# Tahini recipe?



## incredible edible (Sep 2, 2004)

Can anyone recommend a good brand of tahini?  I've used Krinos in the past and liked it.  Unfortunately, I can't find it around here.  The brand I'm using now is not as smooth and a bit more bitter than I like.

Thanks.


----------



## Sarah 1426 (Nov 14, 2004)

I know this was posted a while ago but I came across it and thought I would give my opinoin.
We use Al-Rahib tahineh to make hummos.
My father owns a middle eastern grocery store and he is Lebanese so we have tried many kinds and we have found that this one is the best.


----------



## sarah (Nov 15, 2004)

hey u r my namesake,just wanted to say hi...welcome to this forum


----------



## Sarah 1426 (Nov 19, 2004)

Hey! thanks for the welcome!
this seems like an awsome fourm and i absolutely LOVE cooking...


----------



## Kaitain (Apr 2, 2005)

I found out the hard way that there are two kinds of tahini, one without the shells and one made with the shells still on!  The one with the shells on is terrible, it's bitter and tastes more like shells than seed.  That's probably what you bought IE.

I found some tahini in my local publix, but am afraid to buy it because it is almost $6 for a small can and it doesn't say if it's shell-less or not.  If I could at least see it I could tell but it is in a metal can.  You can tell the difference by the darkness.  The version with the shells is much darker, a little darker than peanut butter I think, while the good stuff is a very light tan.


----------



## sarah (Apr 2, 2005)

i use a lebanese tahini,with the name of california garden,its quite ok too.


----------



## Michael in FtW (Apr 2, 2005)

My favorite tahini came from a little middle eastern store that only lasted for about 3 years, certainly not because I didn't shop there every week. I can't tell the name because there was nothing on the label in English.

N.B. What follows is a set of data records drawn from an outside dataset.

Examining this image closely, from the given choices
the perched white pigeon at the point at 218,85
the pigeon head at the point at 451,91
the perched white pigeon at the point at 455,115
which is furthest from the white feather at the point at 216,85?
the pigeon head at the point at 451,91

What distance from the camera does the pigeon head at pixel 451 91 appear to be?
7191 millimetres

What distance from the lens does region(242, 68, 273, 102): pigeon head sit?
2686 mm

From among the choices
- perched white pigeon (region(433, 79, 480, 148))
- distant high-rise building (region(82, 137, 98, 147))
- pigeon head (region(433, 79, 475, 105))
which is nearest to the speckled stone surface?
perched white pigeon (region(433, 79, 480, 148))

The stuff I'm using now is "Joyva" brand (it's all my grocery store carries) .... it's a little sweeter because it has honey and sugar in it ... but I can always add another clove of garlic and a little more lemon juice if I need to to "tart" it up.


----------



## Claire (Apr 13, 2005)

I don't use tahini a lot, so cheat.  Every brand of tahini I've seen comes in a huge jar, when I only need less than half of that a year.  So when I make hummus or something else requiriing it, I use toasted sesame seeds and sesame oil to taste.  Not quite the same, but at least tastes fresher every time, and I'm not faced with a year-old half-jar of what looks sort of like the sidewalk outside.


----------



## GB (Apr 13, 2005)

I use Joyva as well, but only because it is the only brand I can find around here. I am not crazy about it, but I don't use it often.


----------



## Raine (Apr 13, 2005)

What part of GA are you located in?


----------



## Yakuta (Apr 13, 2005)

I am with Claire.  I prefer to make sesame paste of my own.  It is healthier and more fragrant and I have less waste (Tahini paste can go rancid quickly).  

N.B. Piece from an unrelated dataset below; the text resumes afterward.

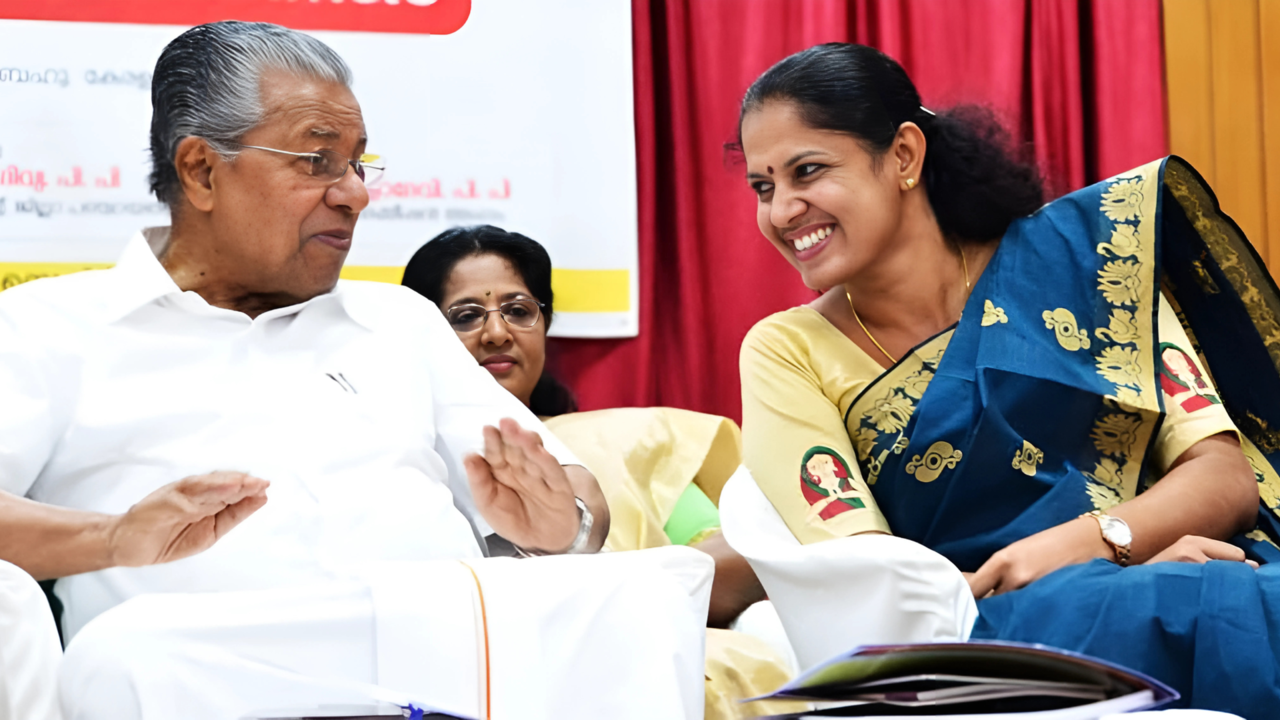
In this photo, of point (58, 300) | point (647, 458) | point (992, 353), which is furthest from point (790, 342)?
point (58, 300)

Toast white sesame seeds till they have a slight color.  Toast it on low.  Put them in a coffee or spice grinder and powder.  Mix them with a tiny bit of water (I don't use any oil expect a tiny bit of olive oil when I make hummus with it) to make a paste and then use it in the recipe as directed.  Much fresher.


----------



## Alix (Apr 13, 2005)

I never thought of that. Geez.


----------